▸ DOCUMENT SECTION
·····

Category Archives: Uncategorized

If, It, whatever.


Has anyone else noticed the remarkable resemblance between Met Life’s new “If” campaign and eBay’s “It” work?

Squint slightly, or have a couple of mojitos, and the two ads will appear identical…each with two giant, Stonehenge-like letters dominating the page.

Seems to me they’d be better off swapping, though. Wouldn’t Met Life rather be about “it” than “if”? So much more certain-sounding. And wouldn’t eBay’s serendipitous nature be nicely captured by “if”?

I’m sorry, what was the question?

An ad currently running for the Lexus ES starts off with this headline-as-question:

“Is it possible to engineer desire?”

I’m guessing the answer they’re looking for is yes– even though the copy never says so–and that the Lexus ES is proof. Well, fine, this wouldn’t be the first car ad that tries to juxtapose emotion and science, heart and steel, etc etc etc.

But that just makes this execution derivative.

What vaults it past derivative to silly is that question mark. It’s that school of thought that says “Don’t just tell people things. Ask them instead—it’s more involving.” Ask the right question–Allstate’s “Are you in good hands?” comes to mind–and the effect can be unsettling…or illuminating…but never boring. But ask the wrong question and the opposite happens. What better way to signal you know nothing about me and don’t care to learn than to ask me a question I see no reason to answer? Here’s another example, for a new Canon DSLR:

“When Canon created the new EOS 30D, what were they thinking?”

I don’t know. I don’t care. But what was that copywriter thinking? That the implied meaning—Canon’s done something terrible, Canon’s gone off its rocker—would give this ad a frisson of danger?

Lawyers have a sacred rule when it comes to courtroom witness examination:
Never ask a question you don’t already know the answer to. The object, obviously, is to maintain control, avoid surprises and keep a witness from going in an unproductive direction.

·····

▸ SOURCE MATERIAL
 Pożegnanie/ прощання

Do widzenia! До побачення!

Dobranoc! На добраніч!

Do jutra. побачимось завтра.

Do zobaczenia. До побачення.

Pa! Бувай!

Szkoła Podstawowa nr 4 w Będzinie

·····

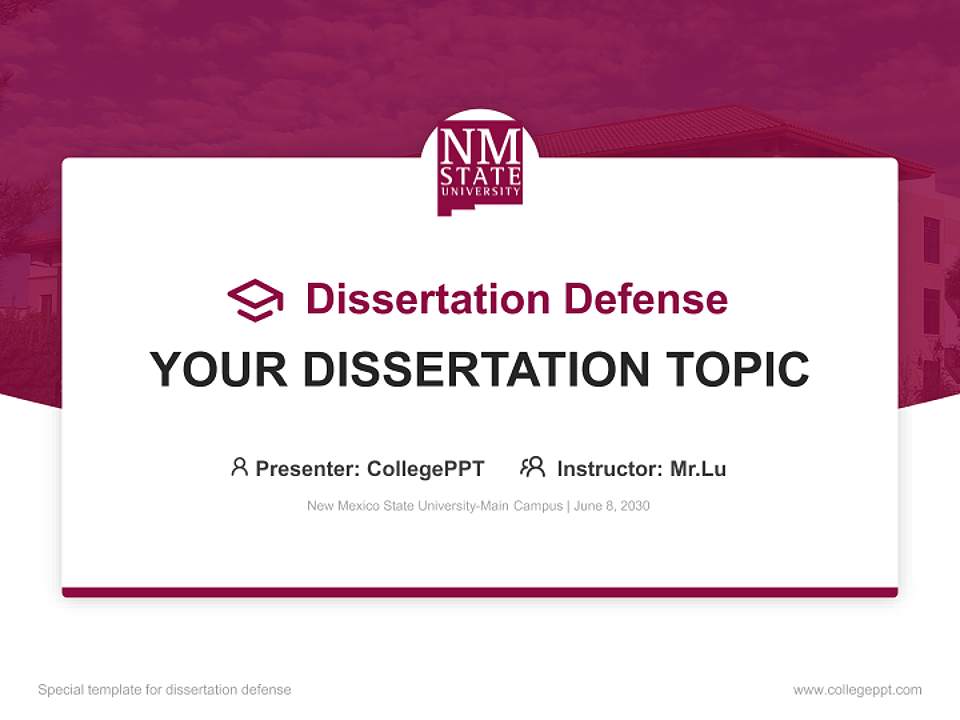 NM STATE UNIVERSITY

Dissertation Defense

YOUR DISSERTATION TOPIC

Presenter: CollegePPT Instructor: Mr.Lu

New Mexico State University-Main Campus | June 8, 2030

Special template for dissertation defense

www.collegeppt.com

·····

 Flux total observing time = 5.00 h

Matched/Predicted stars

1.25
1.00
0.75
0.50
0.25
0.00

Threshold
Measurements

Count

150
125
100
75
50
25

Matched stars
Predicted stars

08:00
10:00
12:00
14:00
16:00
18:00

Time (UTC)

·····

▸ PARTS OF THE EXERCISE
A. Transcribe the blog post on advertising headlines, starting with "I don’t know." and going on through "an unproductive direction.".
B. Pick up the blog post on advertising headlines where it stops, and write the next part of it.

▸ PER-TASK OUTPUTS
A.
I don’t know. I don’t care. But what was that copywriter thinking? That the implied meaning—Canon’s done something terrible, Canon’s gone off its rocker—would give this ad a frisson of danger?

Lawyers have a sacred rule when it comes to courtroom witness examination:
Never ask a question you don’t already know the answer to. The object, obviously, is to maintain control, avoid surprises and keep a witness from going in an unproductive direction.

B.
Copywriters might consider a different rule: Never ask a question if people don’t care what the answer is.

How to be a better client.

There’s an old saying in this business that clients get the advertising they deserve. Here are some things they don’t teach in business school or discuss in marketing conferences that can increase the odds you’ll get your agency’s best efforts–and deserve them.

Don’t buy a dog and then bark for it. The reason you hire an ad agency is because their people can do things you can’t. Tell your agency team what your advertising needs to do, agree on how you’re going to measure it, then let them work. Telling advertising professionals how to do their job wastes their talents and your company’s money.

Value our Otherness. While an agency needs to understand its client’s culture, business model and products, they are not you. That difference is valuable. There’s already an expert on your company and its products and it’s you.

Be straight with us. All companies have politics. All employees have bosses. If either one is the reason you’re reluctant to embrace a good idea, tell us. We will respect you, empathize and work with you to deal with the problem. If you don’t tell us, we’ll have no choice but to think you don’t know a good idea when you see one.

Do not ask: Is there a better shot/take/word/phrase/layout? The creatives don’t think there is, or you would have already seen it.

Get out from behind the glass. You’re a successful young professional. Living someone else’s life, even for a few minutes, beats watching it every time. Go to a NASCAR race (not comped). Watch Fox. If you already watch Fox, listen to NPR. Walk around a neighborhood you don’t know. Eavesdrop, always. And whatever you do, when looking at the agency’s work…

Don’t think like a marketer. You were born with all the training you need to look at an ad and figure out if it’s good. Your humanity and your life experiences will steer you right. The minute you start analyzing, you’re in trouble.

Nothing claims better than…a claim.

All the shit that used to work
Don’t work now.
–Warren Zevon, “My Shit’s Fucked Up

What is it about claims? What is the power of its siren call to clients of all stripes?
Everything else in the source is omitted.